Depois racham paredes, caem casas, telhas saem do lugar, e a culpa..., e as DESPESAS são apenas
do proprietário.”
- “A sensação de
desamparo, de descaso e desrespeito, com
quem mora aqui é muito grande. A preservação pode
ser linda no papel e nos discursos, mas, e a documentação para transferir a
propriedade? Quem agiliza, facilita a documentação? Herdeiros brigando impedem
até de visitar os imóveis à venda. Porque o
aparato público não faz algo nesse sentido para ajudar
a sanar as regularizações fundiárias”
Quem
mora aqui há tempos já passou por tudo isso e mais um pouco, e muitos acabaram
se acostumando a todo esse desleixo para com a área tombada. A esses agentes externos, temos outros, em
vez, que trabalham caladinhos: cupins e punilhas. Telhados caem a causa de cumeeiras carcomidas por eles; móveis tem que ser queimados porque o que sobrou
parece papel crepon; plantas criam raízes nos telhados e não se consegue dizimá-las...
É,
nós que gostamos de “coisa velha”, nós que viemos para a Cidade Velha com a
intenção de salvaguardá-la, defendê-la, protegê-la,
e nos juntamos aos que não a abandonaram, temos que lutar em diversas frentes
de batalha, e, inclusive, suportar a prepotência de quem chega querendo descaracterizar o que sobrou da nossa memória
histórica coletiva.
Achamos ser necessário e oportuno, enfrentar essa situação com a proposição de um Plano de Valorização do Patrimônio, partindo de uma Estratégia de Reabilitação do Centro Histórico, ou ao menos da Área tombada, que leve em consideração todos os imóveis representantes das várias fases da nossa história, e, não somente, daqueles, poucos, de propriedade pública.

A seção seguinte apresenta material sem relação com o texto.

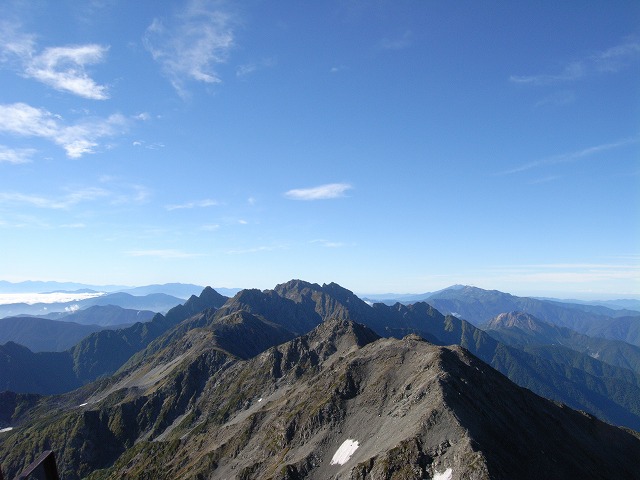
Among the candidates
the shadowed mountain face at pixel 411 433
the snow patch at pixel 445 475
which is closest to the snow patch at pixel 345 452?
the shadowed mountain face at pixel 411 433

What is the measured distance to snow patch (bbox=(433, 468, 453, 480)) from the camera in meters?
80.5

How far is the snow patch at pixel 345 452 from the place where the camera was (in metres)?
110

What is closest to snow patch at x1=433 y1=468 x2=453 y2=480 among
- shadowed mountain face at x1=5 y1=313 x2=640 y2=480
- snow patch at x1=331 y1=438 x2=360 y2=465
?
shadowed mountain face at x1=5 y1=313 x2=640 y2=480

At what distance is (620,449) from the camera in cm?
13388

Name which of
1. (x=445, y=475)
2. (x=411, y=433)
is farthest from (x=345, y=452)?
(x=445, y=475)

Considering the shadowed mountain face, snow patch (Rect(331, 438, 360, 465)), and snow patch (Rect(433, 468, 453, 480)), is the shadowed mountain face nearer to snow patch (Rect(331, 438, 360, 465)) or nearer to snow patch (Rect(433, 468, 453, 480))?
snow patch (Rect(433, 468, 453, 480))

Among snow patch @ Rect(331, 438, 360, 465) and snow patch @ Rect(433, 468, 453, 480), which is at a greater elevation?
snow patch @ Rect(433, 468, 453, 480)

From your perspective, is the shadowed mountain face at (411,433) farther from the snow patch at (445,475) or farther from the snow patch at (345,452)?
the snow patch at (345,452)

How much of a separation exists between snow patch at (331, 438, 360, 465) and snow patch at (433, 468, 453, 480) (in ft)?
104

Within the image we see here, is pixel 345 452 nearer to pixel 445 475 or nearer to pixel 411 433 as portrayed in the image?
pixel 411 433

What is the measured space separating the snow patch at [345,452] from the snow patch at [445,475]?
31.8m

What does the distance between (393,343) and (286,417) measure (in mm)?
47707

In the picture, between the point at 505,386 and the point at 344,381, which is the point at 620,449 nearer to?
the point at 505,386

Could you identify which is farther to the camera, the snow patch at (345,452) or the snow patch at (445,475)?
the snow patch at (345,452)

Continuar a dar autorizações, principalmente a bares e restaurantes, sem estacionamento, nem area para conter fora das calçadas os clientes, é um absurdo... Onde encontrar na área tombada da Cidade Velha, o 1,20m de calçadas previsto em lei para uso de pessoas com moblidade reduzida...
Entra governo, sai governo e o declínio da área tombada somente aumenta. A Civviva luta, há anos por um pouco de educação: seja patrimonial, que relativa aos transportes, a poluição, as calçadas, citando leis que permanecem ignoradas... Vemos a proposição de ações ocasionais, desordenadas, e desligadas entre si que não ajudam a melhorar a situação geral. No minimo, um plano decenal deveria enfrentar essa realidade, com projetos para as casas de todas as épocas (financiados), enfrentando todos os problemas, desde o transito/poluição sonora, até a passagem da propriedade dos avós para os netos... e quem sabe, o plano seja fruto de uma concorrência pública a nivel nacional.
Você que quer vir morar aqui, não se iluda, nem tudo são flores, e o silencio é principalmente... de quem nos governa.
3 comentários:
Abordagem honesta e oportuna da situação, com ideias que deveriam ser acatadas pelas instituições públicas, não fossem, às vezes, outros interesses (menos nobres) que motivam seus gestores.
Verdade em cada palavra.
Realmente! SILÊNCIO só das autoridades e órgãos públicos responsáveis pela (mal feita e mal vista) fiscalização da preservação do patrimônio pois a responsabilidade, as contas e as noites mal dormidas são todas dos moradores, SÓ DOS MORADORES.